■ **求められる内容**
ジョン・ランドー氏の訃報記事の続きを、最後の文の後から書いてください。

■ **本文**
══════

映画.com 2024年7月8日 21時0分

 「タイタニック」や「アバター」など、ジェームズ・キャメロン作品で知られる敏腕プロデューサー、ジョン・ランドーさんが7月6日、がんのため63歳で他界した。米ハリウッド・レポーターが報じている。

 ニューヨーク出身のランドーさんは、南カリフォルニア大学映画学部を卒業後、1980年代に20世紀フォックスに入社。「ダイ・ハード2」「ラスト・オブ・モヒカン」「ミセス・ダウト」など数々の作品に携わった。転機となったのは「トゥルーライズ」だ。本作の製作を通じて、キャメロン監督と運命的な出会いを果たすことになる。

 ランドーさんの手腕と人柄を見込んだキャメロン監督は、自身の製作会社ライトストーム・エンターテインメントに引き抜く。ランドーさんが最初に携わったのは「プラネット・アイス」というコードネームがつけられていたプロジェクトで、これが後の「タイタニック」となる。

 ランドーさんはメキシコ・ロサリトビーチにあるフォックス・バハ・スタジオの建設を監督し、巨大な撮影用タンクとサウンドステージを含む40エーカーもの広大な施設を管理。製作費の高騰にも臨機応変に対応し、製作スケジュールを見直すなど、プロデューサーとしての手腕をいかんなく発揮した。

 「タイタニック」の大ヒット後も、ランドーさんはキャメロン監督の右腕として、ライトストーム・エンターテインメント作品である「ソラリス」(スティーブン・ソダーバーグ監督)、「アリータ バトル・エンジェル」(ロバート・ロドリゲス監督)をプロデュース。そして、キャメロン監督の「アバター」「アバター ウェイ・オブ・ウォーター」を手がけた。「アバター」シリーズに関しては、第5弾まで製作が行われているが、16カ月前から闘病生活に入っていたという。

══════

(場面に基づく質問の記録)
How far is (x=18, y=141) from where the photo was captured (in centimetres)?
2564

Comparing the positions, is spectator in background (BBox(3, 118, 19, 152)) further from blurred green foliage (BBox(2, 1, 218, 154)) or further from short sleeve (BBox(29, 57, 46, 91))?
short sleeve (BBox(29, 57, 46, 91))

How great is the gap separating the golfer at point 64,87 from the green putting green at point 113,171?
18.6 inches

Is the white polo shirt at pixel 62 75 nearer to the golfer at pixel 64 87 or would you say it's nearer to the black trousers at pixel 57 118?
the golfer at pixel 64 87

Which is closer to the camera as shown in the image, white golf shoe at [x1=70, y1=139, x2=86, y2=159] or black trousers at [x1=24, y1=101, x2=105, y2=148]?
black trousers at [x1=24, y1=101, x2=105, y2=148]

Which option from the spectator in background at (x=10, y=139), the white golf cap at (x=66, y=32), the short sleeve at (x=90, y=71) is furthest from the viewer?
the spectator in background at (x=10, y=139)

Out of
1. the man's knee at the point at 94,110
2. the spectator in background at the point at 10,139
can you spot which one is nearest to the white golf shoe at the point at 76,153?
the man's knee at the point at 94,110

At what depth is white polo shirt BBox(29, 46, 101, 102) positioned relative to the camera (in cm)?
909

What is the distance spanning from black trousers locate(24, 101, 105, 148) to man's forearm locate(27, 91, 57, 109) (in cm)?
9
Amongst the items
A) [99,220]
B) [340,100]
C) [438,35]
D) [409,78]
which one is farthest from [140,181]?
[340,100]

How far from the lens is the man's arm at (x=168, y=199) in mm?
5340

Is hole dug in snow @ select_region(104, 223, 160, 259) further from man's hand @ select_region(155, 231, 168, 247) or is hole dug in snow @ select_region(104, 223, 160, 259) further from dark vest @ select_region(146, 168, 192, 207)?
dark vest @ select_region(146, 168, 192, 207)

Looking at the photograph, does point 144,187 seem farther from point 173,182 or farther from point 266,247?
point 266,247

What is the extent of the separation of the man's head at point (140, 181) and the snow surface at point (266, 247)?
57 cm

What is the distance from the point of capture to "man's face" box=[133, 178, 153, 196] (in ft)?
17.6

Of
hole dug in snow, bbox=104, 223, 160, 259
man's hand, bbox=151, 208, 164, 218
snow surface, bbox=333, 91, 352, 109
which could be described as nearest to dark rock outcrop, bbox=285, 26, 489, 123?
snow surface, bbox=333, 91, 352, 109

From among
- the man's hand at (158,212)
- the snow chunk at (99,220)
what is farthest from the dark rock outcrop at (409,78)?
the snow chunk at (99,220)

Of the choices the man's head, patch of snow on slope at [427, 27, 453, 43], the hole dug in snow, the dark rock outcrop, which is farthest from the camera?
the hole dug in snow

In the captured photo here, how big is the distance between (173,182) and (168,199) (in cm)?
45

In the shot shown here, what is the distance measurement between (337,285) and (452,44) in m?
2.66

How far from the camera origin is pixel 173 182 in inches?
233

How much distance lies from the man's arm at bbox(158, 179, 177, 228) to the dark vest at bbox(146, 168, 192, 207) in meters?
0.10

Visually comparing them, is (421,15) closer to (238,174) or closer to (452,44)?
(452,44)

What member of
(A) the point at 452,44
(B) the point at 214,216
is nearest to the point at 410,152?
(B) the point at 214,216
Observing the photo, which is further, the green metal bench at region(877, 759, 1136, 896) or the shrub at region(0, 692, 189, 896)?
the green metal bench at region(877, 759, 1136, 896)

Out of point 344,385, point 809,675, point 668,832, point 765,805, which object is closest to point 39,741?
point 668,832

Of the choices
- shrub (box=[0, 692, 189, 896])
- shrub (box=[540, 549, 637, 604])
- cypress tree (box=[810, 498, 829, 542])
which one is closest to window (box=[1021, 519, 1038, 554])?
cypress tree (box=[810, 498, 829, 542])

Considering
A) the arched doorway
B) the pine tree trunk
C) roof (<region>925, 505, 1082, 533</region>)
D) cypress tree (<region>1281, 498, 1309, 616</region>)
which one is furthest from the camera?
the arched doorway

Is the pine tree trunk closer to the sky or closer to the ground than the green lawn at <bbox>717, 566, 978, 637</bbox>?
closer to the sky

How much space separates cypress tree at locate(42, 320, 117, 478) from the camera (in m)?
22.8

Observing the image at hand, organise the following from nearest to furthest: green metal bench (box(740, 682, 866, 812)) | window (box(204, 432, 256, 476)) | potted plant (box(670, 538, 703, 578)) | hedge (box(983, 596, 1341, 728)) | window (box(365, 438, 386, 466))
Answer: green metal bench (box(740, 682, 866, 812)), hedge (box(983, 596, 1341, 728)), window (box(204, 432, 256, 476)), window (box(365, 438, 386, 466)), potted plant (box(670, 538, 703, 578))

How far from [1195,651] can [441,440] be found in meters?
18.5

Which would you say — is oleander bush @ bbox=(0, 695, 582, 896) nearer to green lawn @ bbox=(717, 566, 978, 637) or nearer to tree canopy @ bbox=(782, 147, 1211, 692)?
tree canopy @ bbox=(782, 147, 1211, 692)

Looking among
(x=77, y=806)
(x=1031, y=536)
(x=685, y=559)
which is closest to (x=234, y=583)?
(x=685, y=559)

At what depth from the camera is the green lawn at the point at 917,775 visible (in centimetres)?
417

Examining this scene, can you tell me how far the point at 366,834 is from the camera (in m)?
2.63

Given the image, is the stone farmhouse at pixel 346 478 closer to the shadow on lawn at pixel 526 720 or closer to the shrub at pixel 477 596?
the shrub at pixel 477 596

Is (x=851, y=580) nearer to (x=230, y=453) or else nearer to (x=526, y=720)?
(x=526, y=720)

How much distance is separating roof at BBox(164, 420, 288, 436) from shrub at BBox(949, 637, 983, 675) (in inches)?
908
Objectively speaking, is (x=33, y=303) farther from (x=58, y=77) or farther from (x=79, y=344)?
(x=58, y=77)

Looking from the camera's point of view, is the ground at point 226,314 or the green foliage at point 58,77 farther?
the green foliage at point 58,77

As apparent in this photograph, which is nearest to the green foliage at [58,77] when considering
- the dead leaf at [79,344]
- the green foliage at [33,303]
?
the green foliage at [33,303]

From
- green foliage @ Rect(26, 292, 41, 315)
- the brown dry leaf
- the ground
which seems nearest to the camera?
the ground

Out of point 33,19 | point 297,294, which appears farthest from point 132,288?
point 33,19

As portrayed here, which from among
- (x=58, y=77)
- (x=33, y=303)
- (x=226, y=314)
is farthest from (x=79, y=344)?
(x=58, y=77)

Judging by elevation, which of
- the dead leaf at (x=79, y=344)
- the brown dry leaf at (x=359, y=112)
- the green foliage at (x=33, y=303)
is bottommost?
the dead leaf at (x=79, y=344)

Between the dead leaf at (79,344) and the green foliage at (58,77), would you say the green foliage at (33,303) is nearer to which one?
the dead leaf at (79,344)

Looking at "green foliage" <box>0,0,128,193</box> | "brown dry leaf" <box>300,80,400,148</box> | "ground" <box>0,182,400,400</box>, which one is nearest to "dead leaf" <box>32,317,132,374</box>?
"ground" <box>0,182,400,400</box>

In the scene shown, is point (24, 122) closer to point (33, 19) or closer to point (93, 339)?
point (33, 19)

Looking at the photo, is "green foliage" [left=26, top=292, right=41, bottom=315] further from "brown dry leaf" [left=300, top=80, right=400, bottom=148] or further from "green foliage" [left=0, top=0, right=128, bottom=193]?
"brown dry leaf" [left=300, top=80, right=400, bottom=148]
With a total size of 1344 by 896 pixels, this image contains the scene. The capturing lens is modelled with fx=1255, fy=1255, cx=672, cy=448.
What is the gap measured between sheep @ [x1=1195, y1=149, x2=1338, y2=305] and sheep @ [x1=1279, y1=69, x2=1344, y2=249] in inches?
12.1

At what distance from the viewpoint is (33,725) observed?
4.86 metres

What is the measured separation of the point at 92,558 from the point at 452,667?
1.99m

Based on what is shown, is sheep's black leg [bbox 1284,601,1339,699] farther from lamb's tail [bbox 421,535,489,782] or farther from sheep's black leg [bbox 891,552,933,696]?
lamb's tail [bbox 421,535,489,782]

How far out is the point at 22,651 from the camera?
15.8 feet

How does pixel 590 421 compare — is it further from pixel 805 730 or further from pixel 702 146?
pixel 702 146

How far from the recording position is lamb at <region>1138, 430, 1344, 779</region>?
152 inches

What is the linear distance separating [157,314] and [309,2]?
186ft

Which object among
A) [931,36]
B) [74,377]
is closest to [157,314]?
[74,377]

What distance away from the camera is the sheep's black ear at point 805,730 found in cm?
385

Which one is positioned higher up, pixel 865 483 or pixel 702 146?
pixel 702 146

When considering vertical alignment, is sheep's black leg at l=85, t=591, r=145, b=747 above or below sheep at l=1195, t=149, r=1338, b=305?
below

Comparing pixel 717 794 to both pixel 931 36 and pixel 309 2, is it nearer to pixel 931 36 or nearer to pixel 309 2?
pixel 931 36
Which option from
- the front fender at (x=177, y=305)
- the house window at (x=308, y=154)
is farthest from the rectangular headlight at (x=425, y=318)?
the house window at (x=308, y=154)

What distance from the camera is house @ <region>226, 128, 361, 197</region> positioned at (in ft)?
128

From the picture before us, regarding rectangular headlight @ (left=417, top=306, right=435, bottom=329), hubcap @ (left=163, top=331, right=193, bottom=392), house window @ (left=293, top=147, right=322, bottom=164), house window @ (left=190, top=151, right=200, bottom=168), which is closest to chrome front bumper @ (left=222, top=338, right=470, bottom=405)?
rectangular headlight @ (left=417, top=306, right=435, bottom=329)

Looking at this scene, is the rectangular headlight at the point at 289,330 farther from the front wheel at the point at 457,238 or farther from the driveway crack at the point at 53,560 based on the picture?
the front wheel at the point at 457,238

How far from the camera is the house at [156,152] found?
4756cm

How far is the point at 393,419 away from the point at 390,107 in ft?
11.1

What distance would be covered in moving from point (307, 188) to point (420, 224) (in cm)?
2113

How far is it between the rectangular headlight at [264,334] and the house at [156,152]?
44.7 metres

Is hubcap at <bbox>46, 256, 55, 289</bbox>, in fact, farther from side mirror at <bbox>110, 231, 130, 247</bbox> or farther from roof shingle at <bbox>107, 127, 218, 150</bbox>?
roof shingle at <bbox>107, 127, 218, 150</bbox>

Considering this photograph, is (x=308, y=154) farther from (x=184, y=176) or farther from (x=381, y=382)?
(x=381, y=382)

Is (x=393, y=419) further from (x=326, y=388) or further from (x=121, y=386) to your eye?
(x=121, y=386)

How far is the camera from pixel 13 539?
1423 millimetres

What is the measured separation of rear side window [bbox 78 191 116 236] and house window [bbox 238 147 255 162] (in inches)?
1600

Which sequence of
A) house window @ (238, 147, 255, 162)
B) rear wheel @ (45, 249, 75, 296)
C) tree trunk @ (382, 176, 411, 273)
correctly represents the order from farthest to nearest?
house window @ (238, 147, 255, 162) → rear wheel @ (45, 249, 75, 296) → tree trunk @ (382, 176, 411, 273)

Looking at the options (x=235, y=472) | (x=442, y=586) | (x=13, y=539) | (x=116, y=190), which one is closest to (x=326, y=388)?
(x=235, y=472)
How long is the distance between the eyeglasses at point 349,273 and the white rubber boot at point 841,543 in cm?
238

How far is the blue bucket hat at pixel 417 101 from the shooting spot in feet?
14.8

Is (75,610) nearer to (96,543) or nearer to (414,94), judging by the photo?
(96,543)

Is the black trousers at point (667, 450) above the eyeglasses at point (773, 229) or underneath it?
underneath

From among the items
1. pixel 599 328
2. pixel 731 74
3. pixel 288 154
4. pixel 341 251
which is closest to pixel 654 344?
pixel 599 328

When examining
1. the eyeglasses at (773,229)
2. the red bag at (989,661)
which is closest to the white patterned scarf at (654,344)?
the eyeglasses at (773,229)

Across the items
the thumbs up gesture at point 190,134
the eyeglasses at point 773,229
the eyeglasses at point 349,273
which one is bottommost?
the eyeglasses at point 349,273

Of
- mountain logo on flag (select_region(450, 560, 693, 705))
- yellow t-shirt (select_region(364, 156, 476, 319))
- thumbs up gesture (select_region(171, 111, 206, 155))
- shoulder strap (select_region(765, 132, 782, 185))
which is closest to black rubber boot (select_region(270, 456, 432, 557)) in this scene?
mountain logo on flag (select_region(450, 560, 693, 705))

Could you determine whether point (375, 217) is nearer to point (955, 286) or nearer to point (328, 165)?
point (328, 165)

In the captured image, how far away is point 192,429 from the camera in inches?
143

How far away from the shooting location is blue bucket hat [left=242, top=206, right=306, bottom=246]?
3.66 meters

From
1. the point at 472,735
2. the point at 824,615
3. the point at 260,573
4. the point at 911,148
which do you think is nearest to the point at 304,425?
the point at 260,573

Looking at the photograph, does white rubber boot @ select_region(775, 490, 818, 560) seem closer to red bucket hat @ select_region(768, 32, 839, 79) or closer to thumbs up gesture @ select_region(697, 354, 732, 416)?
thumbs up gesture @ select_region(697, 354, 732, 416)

══════

■ **演習の出力**
 類まれな才能と温厚な人柄で、ハリウッド映画界から絶大な信頼を得ていた。「タイタニック」で主演を努めたレオナルド・ディカプリオは「ジョンは信じられないほど親切で、賢く、共感力のある魂の持ち主でした」と追悼。また、キャメロン監督は以下のような長文の追悼文を寄せている。

 「偉大なプロデューサーであり、素晴らしい人間が私たちの元を去りました。ジョン・ランドーは映画の夢を信じていました。彼は、映画が究極の人間的芸術形式であり、映画を作るためには、まず自分自身が人間でなければならないと信じていました。彼は、映画そのものと同じくらい、その寛大な精神で記憶されるでしょう。私はジョン・ランドーと31年間一緒に仕事をしましたが、一度も落ち込んでいるところを見たことがありません。

 彼はユーモアと強い意志、そして仕事への真の喜びのバランスを取りながら、リーダーシップを発揮しました。彼と出会ったとき、彼は1993年の『トゥルーライズ』を監督するために割り当てられたスタジオの『スーツ』でした。そのプロダクションの悪夢のような状況の中で、私たちはお互いを尊重し、楽しむようになりました。炎の中で築かれた絆です。私は彼をフォックスから引き抜き、自分のプロダクション会社であるライトストームに参加させました。そして一緒に『タイタニック』に取り組みました。それは、まるで船そのものと同じように野心的で、不運な運命にあるかのようなプロダクションでした。ジョンはスタジオからのプレッシャーの矢面に立ち、私が頭の中で描いていた映画を作るための時間と資源を提供するために全力を尽くしてくれました。そこから私たちは戦友となりました。私たちはどんなプロダクションの問題も解決できると信じていました。

 私たちが次に登った山は『アバター』でした。それは、まるでマンハッタン計画のようなプロダクションでした……。新しい物理学を作りながら進んでいきました。物語を伝えるための全く新しい方法論を習得しました。ジョンは再び全力を尽くし、私たちが並外れたことをしていて、何とか勝利するだろうという信念を失いませんでした。その過程で、私たちは映画を作っただけでなく、家族を築きました。ジョンは、ユーモアと寛大さ、そして人々に価値を感じさせ、『見える』ようにする大きな能力で、アバターファミリーの中心的存在でした。彼はみんなに目的と帰属感を与えてくれました。そしてこれは続編の製作中も続きました。私たちの絆の深いグループがこの男、この自然の力をどれほど恋しく思うか……。私たちの小さな泡の宇宙の重心を伝えるのは不可能です。ジョンはアバターとライトストームでコミュニティ、家族を作りましたが、自分の家族を犠牲にすることはありませんでした。彼らは常に彼の最優先事項でした。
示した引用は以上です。